Class ImmutableSequenceDataset<T extends Output<T>>

java.lang.Object
org.tribuo.sequence.SequenceDataset<T>
org.tribuo.sequence.ImmutableSequenceDataset<T>
All Implemented Interfaces:
com.oracle.labs.mlrg.olcut.provenance.Provenancable<DatasetProvenance>, Serializable, Iterable<SequenceExample<T>>, ProtoSerializable<org.tribuo.protos.core.SequenceDatasetProto>
Direct Known Subclasses:
MinimumCardinalitySequenceDataset

public class ImmutableSequenceDataset<T extends Output<T>> extends SequenceDataset<T> implements Serializable
This is a SequenceDataset which has an ImmutableFeatureMap to store the feature information. Whenever an example is added to this dataset it removes features that do not exist in the FeatureMap.
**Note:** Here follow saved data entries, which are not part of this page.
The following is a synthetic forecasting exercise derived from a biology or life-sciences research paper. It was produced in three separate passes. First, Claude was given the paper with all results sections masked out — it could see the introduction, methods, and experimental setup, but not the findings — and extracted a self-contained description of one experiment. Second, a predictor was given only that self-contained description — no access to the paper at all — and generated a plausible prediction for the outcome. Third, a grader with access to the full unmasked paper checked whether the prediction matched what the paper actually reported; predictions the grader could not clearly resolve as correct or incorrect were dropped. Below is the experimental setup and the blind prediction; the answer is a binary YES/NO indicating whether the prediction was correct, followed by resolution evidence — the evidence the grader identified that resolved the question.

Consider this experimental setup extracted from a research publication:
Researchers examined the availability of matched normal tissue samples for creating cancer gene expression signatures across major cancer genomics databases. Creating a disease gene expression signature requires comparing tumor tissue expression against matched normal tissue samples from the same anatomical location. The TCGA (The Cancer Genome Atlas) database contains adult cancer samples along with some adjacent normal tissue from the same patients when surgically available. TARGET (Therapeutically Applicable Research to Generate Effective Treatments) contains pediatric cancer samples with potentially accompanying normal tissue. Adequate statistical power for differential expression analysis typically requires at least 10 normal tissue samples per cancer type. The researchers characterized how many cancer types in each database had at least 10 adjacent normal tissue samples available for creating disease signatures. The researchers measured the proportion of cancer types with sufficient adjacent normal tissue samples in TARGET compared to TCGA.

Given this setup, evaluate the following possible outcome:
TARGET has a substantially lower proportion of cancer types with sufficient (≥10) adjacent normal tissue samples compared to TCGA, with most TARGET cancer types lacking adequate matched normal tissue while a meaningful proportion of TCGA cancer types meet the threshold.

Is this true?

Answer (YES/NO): YES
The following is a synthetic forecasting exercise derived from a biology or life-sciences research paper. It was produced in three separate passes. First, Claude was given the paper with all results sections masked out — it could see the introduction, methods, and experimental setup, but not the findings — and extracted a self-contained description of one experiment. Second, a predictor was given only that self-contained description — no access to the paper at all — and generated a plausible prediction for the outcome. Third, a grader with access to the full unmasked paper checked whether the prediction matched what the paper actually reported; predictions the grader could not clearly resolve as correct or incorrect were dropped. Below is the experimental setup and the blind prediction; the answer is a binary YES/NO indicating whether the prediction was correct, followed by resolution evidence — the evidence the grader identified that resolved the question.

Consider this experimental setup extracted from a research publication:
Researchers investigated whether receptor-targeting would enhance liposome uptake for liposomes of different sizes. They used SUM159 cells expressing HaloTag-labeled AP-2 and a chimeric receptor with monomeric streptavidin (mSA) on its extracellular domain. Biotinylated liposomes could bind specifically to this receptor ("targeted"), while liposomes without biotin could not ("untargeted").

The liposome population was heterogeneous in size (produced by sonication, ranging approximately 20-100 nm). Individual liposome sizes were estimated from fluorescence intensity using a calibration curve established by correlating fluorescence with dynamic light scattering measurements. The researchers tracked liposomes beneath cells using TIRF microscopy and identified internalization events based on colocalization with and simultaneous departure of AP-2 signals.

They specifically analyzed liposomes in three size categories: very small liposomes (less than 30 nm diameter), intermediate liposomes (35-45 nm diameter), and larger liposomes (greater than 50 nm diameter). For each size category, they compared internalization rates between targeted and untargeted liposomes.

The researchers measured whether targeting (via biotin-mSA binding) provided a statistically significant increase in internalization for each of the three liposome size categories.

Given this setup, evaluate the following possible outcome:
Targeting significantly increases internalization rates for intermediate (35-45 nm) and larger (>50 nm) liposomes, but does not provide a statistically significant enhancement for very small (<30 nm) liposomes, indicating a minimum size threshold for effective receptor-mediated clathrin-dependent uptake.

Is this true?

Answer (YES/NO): NO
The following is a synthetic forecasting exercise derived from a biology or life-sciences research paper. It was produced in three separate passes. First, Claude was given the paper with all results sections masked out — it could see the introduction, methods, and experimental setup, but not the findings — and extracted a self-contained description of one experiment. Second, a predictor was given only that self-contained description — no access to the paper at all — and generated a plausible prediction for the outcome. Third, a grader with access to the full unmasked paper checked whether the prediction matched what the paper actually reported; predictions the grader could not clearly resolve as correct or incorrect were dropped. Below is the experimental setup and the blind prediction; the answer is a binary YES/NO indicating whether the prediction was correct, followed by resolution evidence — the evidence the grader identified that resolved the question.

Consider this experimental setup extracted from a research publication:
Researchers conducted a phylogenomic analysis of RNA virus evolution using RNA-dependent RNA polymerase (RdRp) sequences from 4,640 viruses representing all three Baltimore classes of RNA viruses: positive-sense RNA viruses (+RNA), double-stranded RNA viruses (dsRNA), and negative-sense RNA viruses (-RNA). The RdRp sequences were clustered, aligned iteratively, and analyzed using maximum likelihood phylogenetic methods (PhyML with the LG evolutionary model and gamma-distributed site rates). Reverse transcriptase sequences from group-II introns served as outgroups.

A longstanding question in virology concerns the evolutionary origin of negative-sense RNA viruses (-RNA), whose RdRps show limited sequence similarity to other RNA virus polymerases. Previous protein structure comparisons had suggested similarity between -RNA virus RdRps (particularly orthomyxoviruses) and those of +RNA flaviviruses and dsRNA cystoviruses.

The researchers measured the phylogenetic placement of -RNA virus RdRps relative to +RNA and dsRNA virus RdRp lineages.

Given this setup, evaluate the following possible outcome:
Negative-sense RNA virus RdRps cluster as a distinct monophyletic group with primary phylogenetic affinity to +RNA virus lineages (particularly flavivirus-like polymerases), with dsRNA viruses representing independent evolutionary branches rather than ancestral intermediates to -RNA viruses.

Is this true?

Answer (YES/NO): NO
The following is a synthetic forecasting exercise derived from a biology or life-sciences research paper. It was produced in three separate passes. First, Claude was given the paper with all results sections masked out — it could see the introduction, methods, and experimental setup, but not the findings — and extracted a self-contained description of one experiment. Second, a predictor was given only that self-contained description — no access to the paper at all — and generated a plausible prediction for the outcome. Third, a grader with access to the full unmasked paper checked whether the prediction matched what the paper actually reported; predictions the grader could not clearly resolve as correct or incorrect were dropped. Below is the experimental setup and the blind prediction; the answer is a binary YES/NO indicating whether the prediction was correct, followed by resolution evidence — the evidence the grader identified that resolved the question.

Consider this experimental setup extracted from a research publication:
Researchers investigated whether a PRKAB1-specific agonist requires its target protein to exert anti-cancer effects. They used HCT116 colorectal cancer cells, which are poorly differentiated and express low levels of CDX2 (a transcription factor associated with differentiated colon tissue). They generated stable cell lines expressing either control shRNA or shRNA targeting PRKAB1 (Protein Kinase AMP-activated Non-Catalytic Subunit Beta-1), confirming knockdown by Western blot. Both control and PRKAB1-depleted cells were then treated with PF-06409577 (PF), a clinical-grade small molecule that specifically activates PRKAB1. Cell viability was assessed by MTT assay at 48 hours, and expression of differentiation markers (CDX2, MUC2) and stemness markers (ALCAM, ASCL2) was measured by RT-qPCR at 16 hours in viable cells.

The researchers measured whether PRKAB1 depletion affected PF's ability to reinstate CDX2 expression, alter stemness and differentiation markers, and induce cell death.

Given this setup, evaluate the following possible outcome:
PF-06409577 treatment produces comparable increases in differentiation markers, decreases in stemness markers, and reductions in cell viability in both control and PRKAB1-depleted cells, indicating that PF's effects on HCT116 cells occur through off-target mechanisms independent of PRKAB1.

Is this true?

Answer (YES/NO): NO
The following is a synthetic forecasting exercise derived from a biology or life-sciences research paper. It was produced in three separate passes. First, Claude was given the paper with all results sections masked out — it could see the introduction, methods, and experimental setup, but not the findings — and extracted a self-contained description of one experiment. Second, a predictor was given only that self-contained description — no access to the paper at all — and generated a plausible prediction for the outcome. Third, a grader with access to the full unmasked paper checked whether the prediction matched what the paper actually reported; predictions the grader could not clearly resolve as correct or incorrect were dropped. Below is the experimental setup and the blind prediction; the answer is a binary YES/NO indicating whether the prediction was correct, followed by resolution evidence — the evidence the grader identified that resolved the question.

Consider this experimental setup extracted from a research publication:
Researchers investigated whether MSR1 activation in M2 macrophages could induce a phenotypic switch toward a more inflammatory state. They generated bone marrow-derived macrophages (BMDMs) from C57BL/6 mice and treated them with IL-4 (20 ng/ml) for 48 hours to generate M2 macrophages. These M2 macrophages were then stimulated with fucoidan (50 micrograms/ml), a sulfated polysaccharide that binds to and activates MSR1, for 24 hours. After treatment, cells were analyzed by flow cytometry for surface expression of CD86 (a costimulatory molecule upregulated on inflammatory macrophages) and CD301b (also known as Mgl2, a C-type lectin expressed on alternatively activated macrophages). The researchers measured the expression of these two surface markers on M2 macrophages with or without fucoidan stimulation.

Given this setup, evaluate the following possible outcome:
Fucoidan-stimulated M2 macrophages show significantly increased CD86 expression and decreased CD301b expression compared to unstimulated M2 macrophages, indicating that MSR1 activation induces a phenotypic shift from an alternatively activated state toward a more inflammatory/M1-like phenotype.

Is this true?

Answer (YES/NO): YES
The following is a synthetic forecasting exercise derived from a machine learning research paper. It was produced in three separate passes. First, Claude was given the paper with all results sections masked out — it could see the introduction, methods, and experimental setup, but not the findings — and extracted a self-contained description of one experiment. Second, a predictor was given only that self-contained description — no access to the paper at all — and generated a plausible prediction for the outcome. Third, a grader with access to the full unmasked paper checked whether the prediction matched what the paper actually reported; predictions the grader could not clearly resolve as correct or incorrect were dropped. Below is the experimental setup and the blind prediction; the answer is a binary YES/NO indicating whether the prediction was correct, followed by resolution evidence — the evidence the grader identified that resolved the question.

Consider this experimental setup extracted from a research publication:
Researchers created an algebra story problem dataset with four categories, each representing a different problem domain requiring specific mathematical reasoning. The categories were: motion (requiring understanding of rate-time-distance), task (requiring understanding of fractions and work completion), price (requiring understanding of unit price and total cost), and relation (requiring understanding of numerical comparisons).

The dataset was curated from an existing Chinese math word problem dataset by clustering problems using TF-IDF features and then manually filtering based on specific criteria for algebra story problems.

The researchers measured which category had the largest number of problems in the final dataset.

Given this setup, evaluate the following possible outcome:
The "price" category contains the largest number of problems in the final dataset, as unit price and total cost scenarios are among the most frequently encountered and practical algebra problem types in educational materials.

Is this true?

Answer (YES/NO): NO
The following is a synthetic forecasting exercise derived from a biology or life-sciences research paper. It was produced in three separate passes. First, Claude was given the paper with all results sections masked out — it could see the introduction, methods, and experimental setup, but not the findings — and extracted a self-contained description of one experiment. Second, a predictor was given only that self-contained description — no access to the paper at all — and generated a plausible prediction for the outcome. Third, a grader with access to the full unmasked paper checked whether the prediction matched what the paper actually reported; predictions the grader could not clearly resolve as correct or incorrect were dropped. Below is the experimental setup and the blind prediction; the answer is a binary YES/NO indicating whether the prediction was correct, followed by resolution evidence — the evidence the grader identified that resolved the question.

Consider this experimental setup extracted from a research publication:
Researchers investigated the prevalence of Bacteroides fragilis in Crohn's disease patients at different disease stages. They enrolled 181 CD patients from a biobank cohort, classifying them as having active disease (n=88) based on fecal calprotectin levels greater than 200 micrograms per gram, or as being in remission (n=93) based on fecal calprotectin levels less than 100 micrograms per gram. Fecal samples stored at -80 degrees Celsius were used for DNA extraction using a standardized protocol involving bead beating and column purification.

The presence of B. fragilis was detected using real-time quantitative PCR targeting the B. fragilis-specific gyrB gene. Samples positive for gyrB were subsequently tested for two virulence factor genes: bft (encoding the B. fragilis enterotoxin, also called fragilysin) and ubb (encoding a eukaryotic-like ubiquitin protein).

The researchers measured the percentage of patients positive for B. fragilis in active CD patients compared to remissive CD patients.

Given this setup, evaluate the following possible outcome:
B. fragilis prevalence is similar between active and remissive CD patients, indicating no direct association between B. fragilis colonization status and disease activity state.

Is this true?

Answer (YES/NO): NO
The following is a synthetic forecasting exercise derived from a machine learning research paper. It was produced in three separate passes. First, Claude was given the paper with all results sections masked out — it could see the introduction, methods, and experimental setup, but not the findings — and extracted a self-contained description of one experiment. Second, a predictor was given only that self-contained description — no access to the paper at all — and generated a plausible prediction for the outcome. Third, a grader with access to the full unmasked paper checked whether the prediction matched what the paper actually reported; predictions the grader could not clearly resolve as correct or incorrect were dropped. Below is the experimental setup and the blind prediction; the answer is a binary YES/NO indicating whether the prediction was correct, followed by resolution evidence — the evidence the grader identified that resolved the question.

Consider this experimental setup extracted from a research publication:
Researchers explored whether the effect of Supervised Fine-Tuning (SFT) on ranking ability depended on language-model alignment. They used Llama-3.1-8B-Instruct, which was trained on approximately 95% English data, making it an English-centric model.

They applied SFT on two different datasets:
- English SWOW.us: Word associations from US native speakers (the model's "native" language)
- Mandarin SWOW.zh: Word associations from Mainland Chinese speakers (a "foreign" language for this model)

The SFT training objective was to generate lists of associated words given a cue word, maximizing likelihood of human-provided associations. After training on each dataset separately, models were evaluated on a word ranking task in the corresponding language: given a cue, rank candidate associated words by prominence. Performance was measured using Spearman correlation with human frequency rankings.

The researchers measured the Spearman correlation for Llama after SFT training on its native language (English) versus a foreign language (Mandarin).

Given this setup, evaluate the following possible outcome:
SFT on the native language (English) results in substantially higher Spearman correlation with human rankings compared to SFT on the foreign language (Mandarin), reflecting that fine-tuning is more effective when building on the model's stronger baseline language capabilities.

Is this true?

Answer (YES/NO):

The dataset is immutable after construction (unless the examples are modified).
See Also:
  • Field Details

    • CURRENT_VERSION

      public static final int CURRENT_VERSION
      Protobuf serialization version.
      See Also:
    • outputIDInfo

      protected ImmutableOutputInfo<T extends Output<T>> outputIDInfo
      A map from labels to IDs for the labels found in this dataset.
    • featureIDMap

      protected ImmutableFeatureMap featureIDMap
      A map from feature names to IDs for the features found in this dataset.
  • Constructor Details

    • ImmutableSequenceDataset

      protected ImmutableSequenceDataset(DataProvenance sourceProvenance, OutputFactory<T> outputFactory)
      If you call this it's your job to setup outputIDInfo and featureIDMap.
      Parameters:
      sourceProvenance - A description of the dataset including preprocessing steps.
      outputFactory - The output factory.
    • ImmutableSequenceDataset

      public ImmutableSequenceDataset(SequenceDataSource<T> dataSource, SequenceModel<T> model)
      Creates a dataset from a data source, taking the output and feature domains from the supplied model.
      Parameters:
      dataSource - The input data.
      model - The model to use for the feature and output domains.
    • ImmutableSequenceDataset

      public ImmutableSequenceDataset(SequenceDataSource<T> dataSource, FeatureMap featureIDMap, OutputInfo<T> outputIDInfo)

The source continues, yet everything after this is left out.